## begin The data

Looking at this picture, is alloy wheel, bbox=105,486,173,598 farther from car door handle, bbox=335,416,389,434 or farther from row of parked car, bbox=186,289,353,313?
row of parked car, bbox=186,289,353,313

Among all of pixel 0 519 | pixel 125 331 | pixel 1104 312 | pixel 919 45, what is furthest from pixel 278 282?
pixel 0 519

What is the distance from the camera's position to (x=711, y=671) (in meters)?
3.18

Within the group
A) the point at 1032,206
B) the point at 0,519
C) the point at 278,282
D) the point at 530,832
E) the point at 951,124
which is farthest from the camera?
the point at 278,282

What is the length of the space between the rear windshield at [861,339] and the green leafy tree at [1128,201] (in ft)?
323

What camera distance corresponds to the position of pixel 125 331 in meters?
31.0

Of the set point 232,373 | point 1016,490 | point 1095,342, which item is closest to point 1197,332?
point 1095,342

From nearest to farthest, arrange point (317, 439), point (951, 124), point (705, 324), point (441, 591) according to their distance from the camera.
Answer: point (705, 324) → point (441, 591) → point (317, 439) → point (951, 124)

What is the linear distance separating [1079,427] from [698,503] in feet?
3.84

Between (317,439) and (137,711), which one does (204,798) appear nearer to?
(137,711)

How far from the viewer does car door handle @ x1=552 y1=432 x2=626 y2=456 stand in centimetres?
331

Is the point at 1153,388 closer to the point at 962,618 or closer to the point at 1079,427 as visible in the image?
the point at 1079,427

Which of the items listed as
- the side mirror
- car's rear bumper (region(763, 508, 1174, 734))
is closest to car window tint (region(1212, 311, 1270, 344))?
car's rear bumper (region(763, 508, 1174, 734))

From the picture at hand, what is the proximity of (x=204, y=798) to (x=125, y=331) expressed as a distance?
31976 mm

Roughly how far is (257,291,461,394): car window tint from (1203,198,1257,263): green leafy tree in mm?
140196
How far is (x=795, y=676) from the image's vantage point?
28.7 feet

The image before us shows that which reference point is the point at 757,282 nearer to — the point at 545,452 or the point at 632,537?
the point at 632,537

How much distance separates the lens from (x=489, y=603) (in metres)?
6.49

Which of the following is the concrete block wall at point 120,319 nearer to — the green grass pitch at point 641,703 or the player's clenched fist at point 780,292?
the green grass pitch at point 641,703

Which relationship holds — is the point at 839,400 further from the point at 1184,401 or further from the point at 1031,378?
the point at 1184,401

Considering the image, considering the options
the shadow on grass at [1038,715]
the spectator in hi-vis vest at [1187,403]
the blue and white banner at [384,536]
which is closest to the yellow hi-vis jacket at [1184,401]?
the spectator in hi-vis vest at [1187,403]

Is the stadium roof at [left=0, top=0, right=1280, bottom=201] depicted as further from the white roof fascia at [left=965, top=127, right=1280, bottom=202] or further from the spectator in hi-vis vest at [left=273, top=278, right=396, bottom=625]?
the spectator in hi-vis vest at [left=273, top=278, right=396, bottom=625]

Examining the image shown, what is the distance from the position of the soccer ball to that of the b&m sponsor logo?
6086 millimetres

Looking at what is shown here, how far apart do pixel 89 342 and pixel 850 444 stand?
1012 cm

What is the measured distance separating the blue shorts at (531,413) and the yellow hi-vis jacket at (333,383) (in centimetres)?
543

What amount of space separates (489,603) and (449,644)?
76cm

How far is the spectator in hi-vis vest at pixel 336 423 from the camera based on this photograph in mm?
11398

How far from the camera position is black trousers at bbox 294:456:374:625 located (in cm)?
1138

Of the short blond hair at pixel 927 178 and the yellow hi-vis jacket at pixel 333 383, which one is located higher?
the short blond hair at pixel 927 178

## end The data

__What this task involves__
Rewrite the data from the beginning through the line containing "Answer: point (705, 324)", swapping "meters" for "metres" and keeping everything else the same.

__Written response__
Looking at this picture, is alloy wheel, bbox=105,486,173,598 farther from car door handle, bbox=335,416,389,434 or farther from row of parked car, bbox=186,289,353,313?
row of parked car, bbox=186,289,353,313

Among all of pixel 0 519 | pixel 125 331 | pixel 1104 312 | pixel 919 45, what is furthest from pixel 278 282?
pixel 0 519

What is the distance from the camera's position to (x=711, y=671) (in metres)?
3.18

Within the group
A) the point at 1032,206
B) the point at 0,519
C) the point at 278,282
D) the point at 530,832
E) the point at 951,124
which is farthest from the camera?
the point at 278,282

What is the length of the space between the rear windshield at [861,339] and the green leafy tree at [1128,201] (in ft)?
323

What camera distance corresponds to the position of pixel 125 331 in metres?
31.0

Of the set point 232,373 | point 1016,490 | point 1095,342, which item is closest to point 1197,332?
point 1095,342

From nearest to farthest, arrange point (317, 439), point (951, 124), point (705, 324), point (441, 591) according to their distance from the camera.
Answer: point (705, 324) → point (441, 591) → point (317, 439) → point (951, 124)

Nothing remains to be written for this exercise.